By: Dorothy Giobbe Children's marketer offers advice to newspapers sp.
CONTRARY TO COMMON assumptions about the young reader market, children and teens are avid consumers and newspapers that make concentrated efforts to reach them will benefit from their buying power and influence in household purchasing decisions.
That's the message delivered by Carol Green Long, president of Children's Creative Marketing in North York, Ontario, Canada, at the recent International Newspaper Marketing Association conference in Phoenix.
Long defined the children's audience as 4 to 12 years of age and the teen audience as 12 to 19.
In Canada and the United States, the average weekly income for girls in the children's group is $7.66, and $8.87 for boys. In other countries, boys and girls in this group have an average weekly income of $3.00.
Also here and in Canada, this group influenced household purchases an average of $161 billion, Long said.
She added that because the birth rate has been rising for the past few years, the size of this group will not decline for another ten years or so.
"These children are savvy, they're sophisticated, they're aware, they're idealistic, they like to belong . . . they are your current and your future readers and customers . . . ." Long said.
"You cannot sell only to their parents as the gate-keepers for the children," she added.
"It's the kids who make purchasing decisions, and they make them differently from the adults."
While this group is thought of as somewhat fickle because they are willing to try new products, "they will be loyal and supportive of a marketer, including a newspaper, that consistently delivers what they want," Long said.
In 1992 in the United States and Canada, the teen market spent an average of $62 per week, mostly on entertainment.
"This group lives at home and works part-time. Often they have an allowance," Long said.
They make many of the household purchasing decisions because often they have two working parents that are not around. "The group thinks no one asks them what they think, and if they do, they don't really listen," Long said.
Globally, this group is very similar to each other, she added.
In all cultures, they will try sex, try on new identities, and seek approval from their peers. They are computer-literate and better traveled than their parents.
Long repeated the commonly accepted notion that people who begin reading newspapers at a young age tend to continue to do so as they age.
"With few exceptions, younger readers think that newspapers are not fun, or interesting," she said.
While many younger readers prefer the comics and sports sections, very few say that their favorite section of the newspaper is the "kid's page."
The youth market is frustrated "because newspapers aren't providing what they want and newspapers are frustrated because they don't know what to provide," Long said.
Children's sections p.
INMA members sent Long samples of their youth market products and she reviewed the youth products with a group of target market experts.
The group judged the products according to certain parameters. Questions, she said, included: "Does the editorial cover the issues of the target audience? How do layout, color, graphics reflect their style, and how much reader interaction is there? Does the product handle advertising in a manner that is satisfactory to advertisers and the audience?"

◆ ◆ ◆

WHAT YOU NEED TO DO:
A - Answer these from the article on the youth market, each on its own line:
(i) What age range did Long give for the teen audience?
(ii) On average, how much did the teen market in the United States and Canada spend per week in 1992?
(iii) In which city was the International Newspaper Marketing Association conference held?
B - Reproduce word for word everything in the article on the youth market from "Globally, this group" down to "as they age.".
C - Write the next part of the article on the youth market, picking up right after its final sentence.
The rows that follow are separate material, unrelated to the article on the youth market.

◆ ◆ ◆

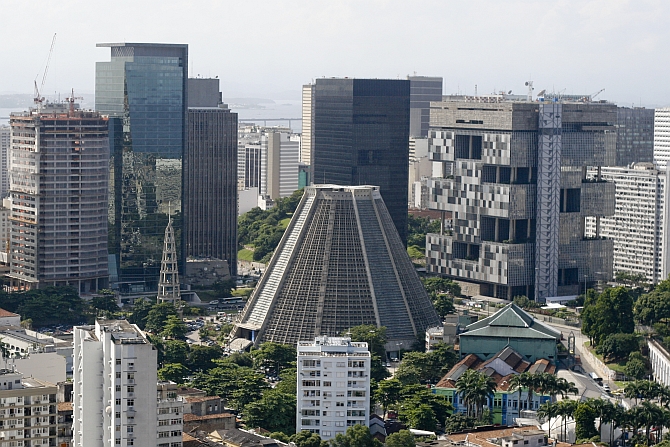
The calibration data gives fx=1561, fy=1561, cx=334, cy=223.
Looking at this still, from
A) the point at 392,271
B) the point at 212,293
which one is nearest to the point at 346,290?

◆ ◆ ◆

RESPONSES TO THE TASKS:
A -
(i) 12 to 19
(ii) $62
(iii) Phoenix

B -
Globally, this group is very similar to each other, she added.
In all cultures, they will try sex, try on new identities, and seek approval from their peers. They are computer-literate and better traveled than their parents.
Long repeated the commonly accepted notion that people who begin reading newspapers at a young age tend to continue to do so as they age.

C -
The results from 29 entries indicated that all of the products fell into three distinct categories.
The first approach is a single page, black and white, similar in layout and graphics to the regular paper. It usually is produced once a week, and covers local news.
"We felt that these pages lacked an energy, didn't really answer what the audience needed or wanted and did not impart that commitment by the paper to that audience," Long said.
One exception in the category was the Boston Globe's Student News page, which had "good graphics and a lot of reader-supplied material," Long said.
The second category was composed of products with one or two pages with a mix of color and black and white, contemporary graphics, lots of illustrations, global news affecting kids, reader-written editorials and letters, and some interactive phone services.
Products in this category also provided a safety factor for kids, Long said.
In polls, when a newspaper publishes the names or addresses of kids, "you're leaving them open to . . . somebody contacting them that you don't want to contact them."
A good example in this category, Long said, is the Indianapolis Star-Tribune, which has two separate pages and one supplement, all covering different ages.
The products had good color, graphics and ads that are appropriate for the section.
The third category was a separate supplement.
"We liked this the best," Long said, "because usually, it indicated a commitment by the paper to the audience, through all the elements."
Products in this category included "lots of color, attractive graphs and layout, great interaction with contests, phone polls and letters, lots of parent/teacher involvement, a mix of advertorial and ads, 'Kid's Clubs' and product offers, and a synergy with the mother paper."
Newspapers contemplating a young reader section should follow the criteria in the third category, Long said.
She also suggested that the supplement include pictures of other kids of all ethnic backgrounds, with sensitivity to different age groups.
The supplement also should involve the parents and grandparents.
Newspaper should set up an advisory panel composed of a pediatrician, a psychologist and a teacher. They can help answer questions and letters to the editor and offer strategic guidance for young people.
"This is not a difficult audience to reach," Long said. Newspapers should develop products with consultants and avoid "thinking of what you did as a kid or a teen . . . . These kids and teens have changed too much."
National newspaper chains should consider a single youth product that each paper in the chain could customize to their own markets and offer to national advertisers.
National child and family advertisers like newspapers, Long said, but they are impeded by the lack of a national buy.